• _Given request_:
Copy the material word for word from the line containing "How far is point 384,481 away from the lens?" through the end of the material, including both of those lines, and leave out the pictures.

• _Information given_:
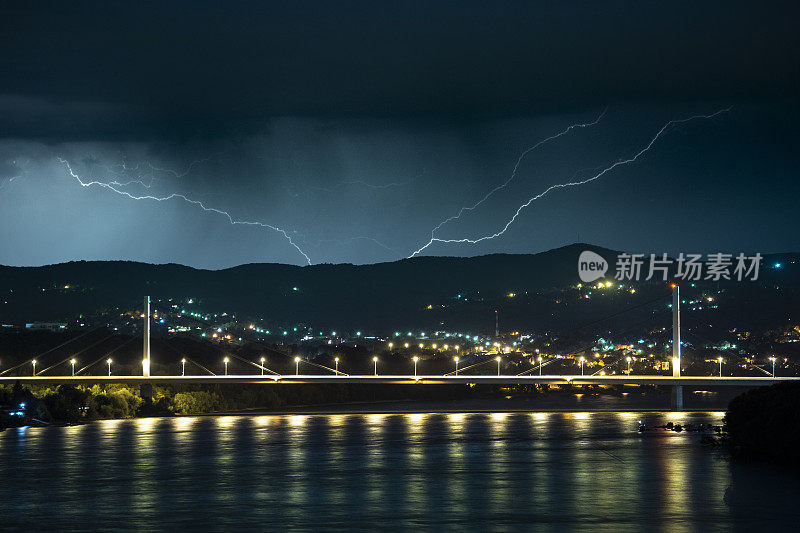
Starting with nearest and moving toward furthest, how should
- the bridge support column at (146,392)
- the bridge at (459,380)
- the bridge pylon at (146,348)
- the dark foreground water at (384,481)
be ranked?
the dark foreground water at (384,481), the bridge at (459,380), the bridge support column at (146,392), the bridge pylon at (146,348)

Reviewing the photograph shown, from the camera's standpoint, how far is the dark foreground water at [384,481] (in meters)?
34.8

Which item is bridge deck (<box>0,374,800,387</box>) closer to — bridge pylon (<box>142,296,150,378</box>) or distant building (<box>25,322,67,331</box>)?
bridge pylon (<box>142,296,150,378</box>)

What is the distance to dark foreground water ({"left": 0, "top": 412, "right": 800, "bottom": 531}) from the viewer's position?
114ft

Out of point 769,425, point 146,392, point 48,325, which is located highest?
point 48,325

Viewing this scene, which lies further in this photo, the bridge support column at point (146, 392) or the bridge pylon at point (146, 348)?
the bridge pylon at point (146, 348)

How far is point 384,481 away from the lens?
46375 millimetres

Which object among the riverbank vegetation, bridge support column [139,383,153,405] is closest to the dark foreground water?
the riverbank vegetation

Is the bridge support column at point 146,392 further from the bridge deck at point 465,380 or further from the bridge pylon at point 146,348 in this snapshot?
the bridge deck at point 465,380

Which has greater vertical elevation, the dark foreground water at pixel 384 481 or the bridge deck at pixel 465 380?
the bridge deck at pixel 465 380

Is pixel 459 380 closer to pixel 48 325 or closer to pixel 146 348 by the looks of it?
pixel 146 348

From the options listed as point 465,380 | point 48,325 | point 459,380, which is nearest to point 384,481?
point 465,380

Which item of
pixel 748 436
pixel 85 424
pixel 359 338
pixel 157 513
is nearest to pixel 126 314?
pixel 359 338

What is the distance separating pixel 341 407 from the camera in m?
123

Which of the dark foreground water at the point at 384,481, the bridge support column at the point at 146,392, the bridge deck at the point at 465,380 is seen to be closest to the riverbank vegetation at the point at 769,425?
the dark foreground water at the point at 384,481
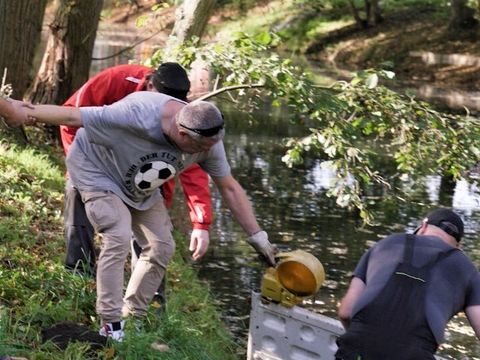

• _Output for this task_:
How far is point 384,481 away from the lens?
46375 millimetres

Which object among the riverbank vegetation, bridge support column [139,383,153,405] is closest to the dark foreground water?
the riverbank vegetation

Is the bridge support column at point 146,392 further from the bridge deck at point 465,380 or further from the bridge pylon at point 146,348 in this snapshot?
the bridge deck at point 465,380

Which has greater vertical elevation, the dark foreground water at pixel 384 481 or the bridge deck at pixel 465 380?
the bridge deck at pixel 465 380

Is pixel 459 380 closer to pixel 48 325 or closer to pixel 146 348 by the looks of it?
pixel 146 348

From the options listed as point 465,380 | point 48,325 | point 459,380, which is nearest to point 384,481?
point 465,380

Which item of
pixel 748 436
pixel 85 424
pixel 359 338
pixel 157 513
is nearest to pixel 126 314?
pixel 359 338

What is the distance separating pixel 341 407 from the camera in m?
123

Which of the dark foreground water at the point at 384,481, the bridge support column at the point at 146,392, the bridge deck at the point at 465,380 is seen to be closest to the riverbank vegetation at the point at 769,425?
the dark foreground water at the point at 384,481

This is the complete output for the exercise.